Problem:
In the listing below, locate the line containing "How far from the camera's position is the"; reproduce that line and all lines that follow it, unchanged.

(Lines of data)
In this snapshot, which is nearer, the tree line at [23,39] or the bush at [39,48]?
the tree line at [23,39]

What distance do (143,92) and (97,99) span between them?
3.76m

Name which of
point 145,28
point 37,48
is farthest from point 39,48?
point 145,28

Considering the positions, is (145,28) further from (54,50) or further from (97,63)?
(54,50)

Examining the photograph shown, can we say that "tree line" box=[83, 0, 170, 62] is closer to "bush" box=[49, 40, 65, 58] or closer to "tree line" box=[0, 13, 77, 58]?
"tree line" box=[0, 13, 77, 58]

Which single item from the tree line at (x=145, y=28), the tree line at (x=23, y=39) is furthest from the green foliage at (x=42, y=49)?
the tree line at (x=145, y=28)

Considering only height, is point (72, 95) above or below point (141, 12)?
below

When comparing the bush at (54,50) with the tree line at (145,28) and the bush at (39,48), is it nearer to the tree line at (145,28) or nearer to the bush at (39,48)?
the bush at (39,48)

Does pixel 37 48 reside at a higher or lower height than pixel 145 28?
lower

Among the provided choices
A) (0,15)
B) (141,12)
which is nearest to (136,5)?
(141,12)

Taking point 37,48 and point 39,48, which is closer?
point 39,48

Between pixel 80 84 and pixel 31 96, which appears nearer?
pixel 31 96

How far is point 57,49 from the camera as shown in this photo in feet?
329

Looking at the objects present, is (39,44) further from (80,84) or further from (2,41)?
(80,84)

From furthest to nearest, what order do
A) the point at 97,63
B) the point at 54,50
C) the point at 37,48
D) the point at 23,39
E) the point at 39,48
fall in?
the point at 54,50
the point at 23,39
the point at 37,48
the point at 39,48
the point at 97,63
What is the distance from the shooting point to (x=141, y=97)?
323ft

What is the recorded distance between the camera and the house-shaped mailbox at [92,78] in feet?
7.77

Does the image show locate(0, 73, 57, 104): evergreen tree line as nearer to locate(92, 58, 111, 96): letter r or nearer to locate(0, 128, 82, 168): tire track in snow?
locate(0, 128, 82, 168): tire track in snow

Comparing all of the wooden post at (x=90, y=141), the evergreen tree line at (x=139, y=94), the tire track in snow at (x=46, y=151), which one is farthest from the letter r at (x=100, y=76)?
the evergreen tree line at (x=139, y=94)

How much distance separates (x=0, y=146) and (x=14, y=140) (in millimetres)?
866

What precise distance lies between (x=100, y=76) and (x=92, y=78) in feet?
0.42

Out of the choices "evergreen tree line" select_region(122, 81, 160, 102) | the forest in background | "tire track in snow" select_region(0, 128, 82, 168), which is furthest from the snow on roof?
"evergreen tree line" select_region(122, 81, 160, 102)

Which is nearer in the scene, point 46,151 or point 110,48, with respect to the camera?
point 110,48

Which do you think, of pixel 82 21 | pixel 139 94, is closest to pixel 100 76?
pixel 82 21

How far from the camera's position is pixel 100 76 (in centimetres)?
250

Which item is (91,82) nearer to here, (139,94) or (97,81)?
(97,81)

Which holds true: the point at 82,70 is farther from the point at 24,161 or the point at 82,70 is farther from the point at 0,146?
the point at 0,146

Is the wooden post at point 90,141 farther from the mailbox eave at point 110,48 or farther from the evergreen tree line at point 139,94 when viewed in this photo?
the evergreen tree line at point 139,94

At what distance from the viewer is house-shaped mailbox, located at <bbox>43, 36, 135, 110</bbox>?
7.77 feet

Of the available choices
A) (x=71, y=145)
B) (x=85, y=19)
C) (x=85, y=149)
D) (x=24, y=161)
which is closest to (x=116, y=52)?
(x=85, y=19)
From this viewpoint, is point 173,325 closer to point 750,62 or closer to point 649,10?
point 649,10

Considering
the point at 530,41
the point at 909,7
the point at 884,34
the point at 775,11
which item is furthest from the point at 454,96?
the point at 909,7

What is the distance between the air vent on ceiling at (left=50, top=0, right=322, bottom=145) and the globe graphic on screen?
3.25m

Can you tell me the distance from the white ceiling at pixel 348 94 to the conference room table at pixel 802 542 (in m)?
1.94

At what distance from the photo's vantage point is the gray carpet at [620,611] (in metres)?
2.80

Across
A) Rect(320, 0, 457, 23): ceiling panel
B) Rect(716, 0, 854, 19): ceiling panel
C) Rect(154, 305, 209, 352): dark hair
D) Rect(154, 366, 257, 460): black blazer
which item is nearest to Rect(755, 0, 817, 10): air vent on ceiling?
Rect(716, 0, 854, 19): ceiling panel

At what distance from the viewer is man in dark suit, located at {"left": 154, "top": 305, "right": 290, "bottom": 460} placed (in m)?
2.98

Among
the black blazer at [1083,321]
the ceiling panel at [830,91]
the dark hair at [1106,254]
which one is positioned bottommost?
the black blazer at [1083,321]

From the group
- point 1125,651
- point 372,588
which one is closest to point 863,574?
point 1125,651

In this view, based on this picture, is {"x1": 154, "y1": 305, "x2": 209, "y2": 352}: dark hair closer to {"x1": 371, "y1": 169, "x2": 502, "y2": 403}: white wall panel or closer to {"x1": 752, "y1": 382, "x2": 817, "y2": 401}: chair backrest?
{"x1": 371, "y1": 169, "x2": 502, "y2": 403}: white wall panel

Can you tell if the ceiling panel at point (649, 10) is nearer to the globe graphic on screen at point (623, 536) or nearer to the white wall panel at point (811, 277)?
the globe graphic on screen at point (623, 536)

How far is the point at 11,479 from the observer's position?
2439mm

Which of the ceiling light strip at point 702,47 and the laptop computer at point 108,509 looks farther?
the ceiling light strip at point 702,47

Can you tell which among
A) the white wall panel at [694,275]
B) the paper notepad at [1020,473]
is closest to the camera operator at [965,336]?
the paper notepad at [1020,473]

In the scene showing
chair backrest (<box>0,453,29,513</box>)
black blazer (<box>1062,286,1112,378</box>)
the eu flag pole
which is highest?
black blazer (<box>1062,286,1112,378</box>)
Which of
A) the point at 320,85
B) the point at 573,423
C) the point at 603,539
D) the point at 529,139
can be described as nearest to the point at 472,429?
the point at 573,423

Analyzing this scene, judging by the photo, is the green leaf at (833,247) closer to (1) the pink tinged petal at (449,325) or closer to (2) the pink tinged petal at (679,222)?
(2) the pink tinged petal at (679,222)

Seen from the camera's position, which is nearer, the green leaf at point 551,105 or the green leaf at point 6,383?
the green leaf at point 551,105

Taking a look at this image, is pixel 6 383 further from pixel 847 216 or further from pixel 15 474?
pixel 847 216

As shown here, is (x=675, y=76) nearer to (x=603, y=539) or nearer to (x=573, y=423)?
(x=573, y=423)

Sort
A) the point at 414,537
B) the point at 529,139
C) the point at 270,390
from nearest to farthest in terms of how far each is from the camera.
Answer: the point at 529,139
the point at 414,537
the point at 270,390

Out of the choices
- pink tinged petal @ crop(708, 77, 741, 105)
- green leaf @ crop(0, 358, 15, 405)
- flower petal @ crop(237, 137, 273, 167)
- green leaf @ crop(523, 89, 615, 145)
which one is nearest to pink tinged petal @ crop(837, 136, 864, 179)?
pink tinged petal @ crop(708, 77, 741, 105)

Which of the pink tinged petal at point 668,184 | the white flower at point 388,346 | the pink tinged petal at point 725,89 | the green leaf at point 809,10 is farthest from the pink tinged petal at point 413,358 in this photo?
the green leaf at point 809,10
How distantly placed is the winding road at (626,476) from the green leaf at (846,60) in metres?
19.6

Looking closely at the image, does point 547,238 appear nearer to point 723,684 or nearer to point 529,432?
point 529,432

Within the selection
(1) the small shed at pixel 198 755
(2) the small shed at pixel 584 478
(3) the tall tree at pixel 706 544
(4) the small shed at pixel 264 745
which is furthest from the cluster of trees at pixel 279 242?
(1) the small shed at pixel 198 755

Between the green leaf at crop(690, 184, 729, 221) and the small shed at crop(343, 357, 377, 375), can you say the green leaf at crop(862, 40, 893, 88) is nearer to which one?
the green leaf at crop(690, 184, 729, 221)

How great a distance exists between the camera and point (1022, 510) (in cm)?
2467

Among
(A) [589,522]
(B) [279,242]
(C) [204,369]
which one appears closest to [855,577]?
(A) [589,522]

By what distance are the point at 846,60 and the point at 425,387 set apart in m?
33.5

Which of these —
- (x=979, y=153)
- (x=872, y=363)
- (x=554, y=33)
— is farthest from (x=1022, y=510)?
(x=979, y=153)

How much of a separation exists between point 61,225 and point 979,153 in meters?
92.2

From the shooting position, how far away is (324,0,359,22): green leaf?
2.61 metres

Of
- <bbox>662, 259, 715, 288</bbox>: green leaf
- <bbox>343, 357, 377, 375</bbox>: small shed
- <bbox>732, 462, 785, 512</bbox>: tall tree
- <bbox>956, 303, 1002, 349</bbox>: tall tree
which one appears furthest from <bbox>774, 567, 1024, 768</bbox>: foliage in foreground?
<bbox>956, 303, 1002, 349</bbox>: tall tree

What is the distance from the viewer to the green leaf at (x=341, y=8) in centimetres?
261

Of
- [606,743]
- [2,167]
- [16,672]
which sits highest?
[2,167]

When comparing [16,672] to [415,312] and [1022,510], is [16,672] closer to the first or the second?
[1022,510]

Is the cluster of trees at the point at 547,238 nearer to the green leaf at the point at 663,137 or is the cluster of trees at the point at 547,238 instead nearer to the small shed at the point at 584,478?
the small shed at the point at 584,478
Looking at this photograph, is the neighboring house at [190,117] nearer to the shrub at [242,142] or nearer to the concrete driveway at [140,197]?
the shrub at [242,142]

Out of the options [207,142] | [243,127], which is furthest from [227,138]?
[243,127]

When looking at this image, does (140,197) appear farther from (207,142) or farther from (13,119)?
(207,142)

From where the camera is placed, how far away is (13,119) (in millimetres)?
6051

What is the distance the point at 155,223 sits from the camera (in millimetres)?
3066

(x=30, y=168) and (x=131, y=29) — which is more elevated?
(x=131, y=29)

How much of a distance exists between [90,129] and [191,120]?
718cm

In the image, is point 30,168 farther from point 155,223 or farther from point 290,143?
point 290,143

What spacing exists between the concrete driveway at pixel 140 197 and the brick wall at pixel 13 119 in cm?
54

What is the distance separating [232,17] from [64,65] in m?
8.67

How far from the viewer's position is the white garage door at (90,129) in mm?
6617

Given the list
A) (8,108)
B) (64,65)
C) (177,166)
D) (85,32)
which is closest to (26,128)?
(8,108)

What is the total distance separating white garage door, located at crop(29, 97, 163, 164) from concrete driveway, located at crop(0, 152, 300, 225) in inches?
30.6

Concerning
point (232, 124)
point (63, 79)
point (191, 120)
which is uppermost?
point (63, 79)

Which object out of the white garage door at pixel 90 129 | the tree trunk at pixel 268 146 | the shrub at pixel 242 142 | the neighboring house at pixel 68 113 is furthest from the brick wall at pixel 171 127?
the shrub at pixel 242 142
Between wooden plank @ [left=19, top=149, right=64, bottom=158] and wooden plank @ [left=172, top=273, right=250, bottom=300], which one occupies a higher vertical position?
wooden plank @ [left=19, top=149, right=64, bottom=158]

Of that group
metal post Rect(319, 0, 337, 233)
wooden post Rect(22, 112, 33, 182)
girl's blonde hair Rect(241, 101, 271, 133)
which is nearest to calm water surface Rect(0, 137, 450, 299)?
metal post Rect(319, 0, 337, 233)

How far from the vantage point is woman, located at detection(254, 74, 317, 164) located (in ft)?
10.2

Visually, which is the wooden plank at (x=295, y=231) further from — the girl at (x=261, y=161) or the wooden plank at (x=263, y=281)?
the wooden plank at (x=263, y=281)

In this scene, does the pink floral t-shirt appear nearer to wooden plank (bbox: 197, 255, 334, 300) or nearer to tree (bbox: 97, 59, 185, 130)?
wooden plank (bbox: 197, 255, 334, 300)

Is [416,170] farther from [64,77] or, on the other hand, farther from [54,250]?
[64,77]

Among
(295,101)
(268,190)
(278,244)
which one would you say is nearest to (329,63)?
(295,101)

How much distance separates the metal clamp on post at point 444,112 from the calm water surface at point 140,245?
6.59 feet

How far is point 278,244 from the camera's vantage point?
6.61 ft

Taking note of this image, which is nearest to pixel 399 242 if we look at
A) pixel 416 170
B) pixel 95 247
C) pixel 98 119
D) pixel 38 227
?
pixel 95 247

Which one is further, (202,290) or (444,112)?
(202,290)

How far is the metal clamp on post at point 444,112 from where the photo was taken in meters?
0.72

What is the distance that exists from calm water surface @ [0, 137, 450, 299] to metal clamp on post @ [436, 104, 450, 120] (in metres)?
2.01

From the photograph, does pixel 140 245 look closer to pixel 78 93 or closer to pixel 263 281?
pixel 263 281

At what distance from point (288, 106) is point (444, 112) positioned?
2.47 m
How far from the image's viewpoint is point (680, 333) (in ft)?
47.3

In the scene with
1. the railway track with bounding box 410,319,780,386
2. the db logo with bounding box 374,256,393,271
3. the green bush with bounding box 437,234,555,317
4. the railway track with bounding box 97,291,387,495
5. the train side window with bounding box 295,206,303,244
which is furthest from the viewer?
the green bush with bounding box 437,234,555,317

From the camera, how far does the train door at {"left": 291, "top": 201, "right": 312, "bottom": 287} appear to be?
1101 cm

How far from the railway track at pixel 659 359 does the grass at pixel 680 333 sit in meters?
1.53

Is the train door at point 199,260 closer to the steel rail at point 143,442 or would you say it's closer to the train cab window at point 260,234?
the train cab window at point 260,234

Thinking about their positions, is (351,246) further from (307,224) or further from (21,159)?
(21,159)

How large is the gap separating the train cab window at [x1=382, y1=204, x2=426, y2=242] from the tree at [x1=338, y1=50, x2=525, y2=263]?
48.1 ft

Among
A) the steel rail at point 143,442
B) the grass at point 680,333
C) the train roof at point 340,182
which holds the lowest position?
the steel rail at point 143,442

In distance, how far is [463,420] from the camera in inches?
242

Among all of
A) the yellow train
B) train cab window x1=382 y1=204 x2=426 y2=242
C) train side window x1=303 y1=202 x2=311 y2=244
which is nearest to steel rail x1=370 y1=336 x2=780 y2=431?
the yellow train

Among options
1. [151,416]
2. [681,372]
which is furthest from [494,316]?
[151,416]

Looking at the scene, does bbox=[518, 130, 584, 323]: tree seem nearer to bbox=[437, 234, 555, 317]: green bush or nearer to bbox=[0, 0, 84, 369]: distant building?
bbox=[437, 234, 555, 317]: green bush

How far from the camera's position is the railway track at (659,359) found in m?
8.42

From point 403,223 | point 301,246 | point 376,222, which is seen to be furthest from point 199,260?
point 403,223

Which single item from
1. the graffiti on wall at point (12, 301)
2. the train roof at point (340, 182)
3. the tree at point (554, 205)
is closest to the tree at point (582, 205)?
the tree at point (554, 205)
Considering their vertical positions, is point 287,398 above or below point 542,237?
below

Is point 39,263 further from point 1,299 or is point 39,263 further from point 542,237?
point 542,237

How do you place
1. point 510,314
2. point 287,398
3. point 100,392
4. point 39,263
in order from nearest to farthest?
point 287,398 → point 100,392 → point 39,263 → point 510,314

Complete output:
How far from the camera's position is the railway track at (659,359) found in m?
8.42

From point 403,223 | point 301,246 | point 376,222, which is seen to be furthest from point 199,260?
point 403,223

Which single item from
1. the graffiti on wall at point (12, 301)
2. the train roof at point (340, 182)
3. the tree at point (554, 205)
is closest to the tree at point (582, 205)?
the tree at point (554, 205)
Considering their vertical positions, is point 287,398 above or below point 542,237?
below

Is point 39,263 further from point 1,299 or is point 39,263 further from point 542,237?
point 542,237

How do you place
1. point 510,314
2. point 287,398
3. point 100,392
4. point 39,263
in order from nearest to farthest?
point 287,398 → point 100,392 → point 39,263 → point 510,314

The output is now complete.